Être parfaitement naturel, cela suppose maintes vertus, et des plus jolies. Cela suppose, en outre, qu'on peut l'être sans rougir. Et l'on n'est point cynique, non plus. On est charmant, avec simplicité.
Les personnes qui ne sont pas occupées de littérature et qui manquent pourtant de naturel méritent des reproches. Mais un littérateur ou, d'une façon plus générale, un artiste qui reste naturel a remporté une belle victoire sur de grandes difficultés. L'art est une si drôle de chose!...
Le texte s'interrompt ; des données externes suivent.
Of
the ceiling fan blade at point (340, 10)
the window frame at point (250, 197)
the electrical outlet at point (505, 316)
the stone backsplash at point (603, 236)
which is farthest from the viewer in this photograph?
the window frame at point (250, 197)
Et, faute d'habitude, parce que l'occasion n'est pas fréquente, on éprouve une sorte de timidité émerveillée à dire d'un littérateur:—Dans la tristesse comme dans la gaieté, et qu'il songe amèrement, ainsi que les temps l'y engagent, ou bien qu'il s'abandonne à la douceur de la vie, qu'il soit dans ses belles heures étincelantes d'esprit, de fine humeur, d'exquise plaisanterie, ou que sa mélancolie le tourmente, à aucune minute on ne peut l'apercevoir différent de lui-même et s'efforçant en quelque manière. Il ne se montre pas, il ne se dissimule pas: on le voit.
C'est le caractère qu'on trouve d'abord à l'œuvre de Jules Lemaître. Avec tout l'art possible, avec une délicate ingéniosité, il ne cherche qu'à rendre sa pensée de la façon la plus analogue à cette pensée même. Les phrases, les jolies phrases qu'il fait, ne sont pas un ornement, une parure vaine pour l'idée; souples, elles suivent tous les contours de l'idée, elles l'accompagnent, elles y adhèrent et elles n'ont pas d'autre office que de la révéler...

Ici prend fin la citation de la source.